#351 Honey “Million” (2013)

Nowa płyta Honey jest dla mnie wielkim zaskoczeniem. Myślałam, że dziewczyna da sobie spokój ze śpiewaniem i zajmie się modą. Nic z tego. Dwa lata po debiucie otrzymujemy album “Million”. Włączyłam go pełna obaw, bo nie mam dobrych wspomnień związanych z poprzednim krążkiem polskiej wokalistki. Płyta “Honey” jest straszna. Pełna tanecznych utworów zrobionych na jedno kopyto. Żadna z piosenek się nie wyróżniała. Żadna nie zapadła w pamięć. Wadą albumu była również sama Honey, której wokal pozostawiał wiele do życzenia. Miała ciekawą barwę, ale nie była dobrze przygotowana technicznie. Wokalistce brakowało też własnego stylu. Była gorszą wersją Ke$hy. Czy w ciągu dwóch lat otworzyła się trochę i w swoich piosenkach pokaże nam siebie?

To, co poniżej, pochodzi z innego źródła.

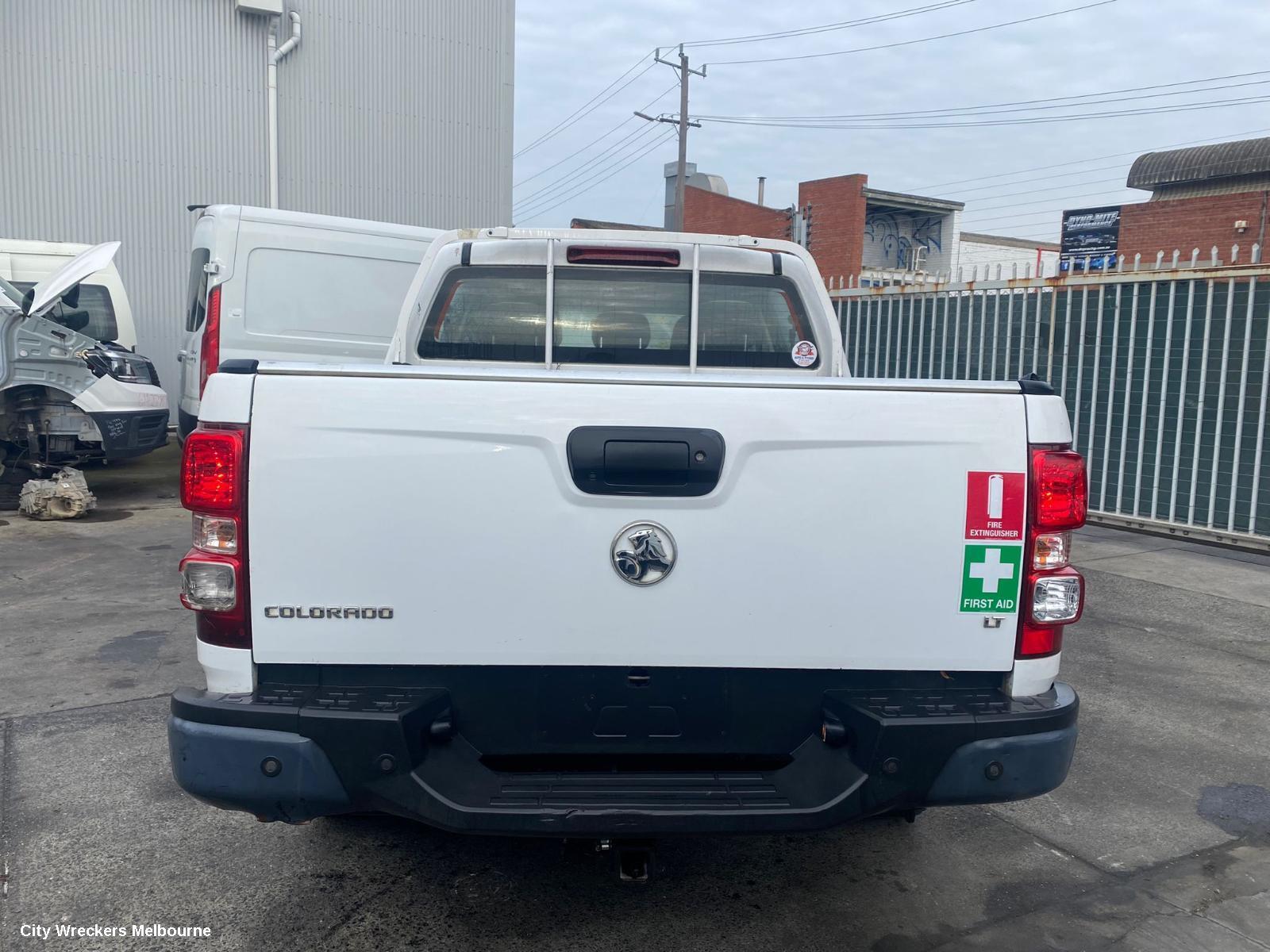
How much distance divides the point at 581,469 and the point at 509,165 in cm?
1680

Największą inspiracją do powstania tej płyty była Wielka Improwizacja z 3 cz. Dziadów A. Mickiewicza. Wtedy właśnie z ust Konrada padły słowa “nazywam się milijon, bo za milijony kocham i cierpię katusze”. Podczas pisania piosenek na MILLION, czułam się skłócona z całym światem, ze wszystkim co mnie otacza, a przede wszystkim toczyłam wewnętrzną walkę z samą sobą

– tak powstanie tego albumu komentuje sama Honey. Uznałam to niedawno za największy obciach 2013 roku i zdania nie zmienię. Po prostu nie pasuje mi porównanie polskiej wokalistki do bohatera Mickiewicza. Tym bardziej, że słuchając “Million” zupełnie nie odczuwam buntu przeciwko całemu światu. Nie te problemy, sytuacja życiowa i otaczająca rzeczywistość.

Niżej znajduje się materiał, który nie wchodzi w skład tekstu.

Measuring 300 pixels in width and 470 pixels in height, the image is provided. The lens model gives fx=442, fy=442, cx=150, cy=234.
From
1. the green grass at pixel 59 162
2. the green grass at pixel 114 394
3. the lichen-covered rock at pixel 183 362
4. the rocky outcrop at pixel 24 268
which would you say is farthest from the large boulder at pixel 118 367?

Na “Honey” pełno było electropopwych koszmarków. “Million” jest miłym zaskoczeniem. Więcej tu spokojniejszych piosenek, mniej klubowych brzmień. Więcej przyjemnego dla ucha popu, mniej topornej, tanecznej muzyki. Warto też dodać, że Honey zdecydowała się nagrać kilka piosenek po polsku. Poprzednia płyta była cała po angielsku. Widocznie wokalistka postanowiła pójść śladami Eweliny Lisowskiej, której sławę przyniosły single nagrane w ojczystym języku.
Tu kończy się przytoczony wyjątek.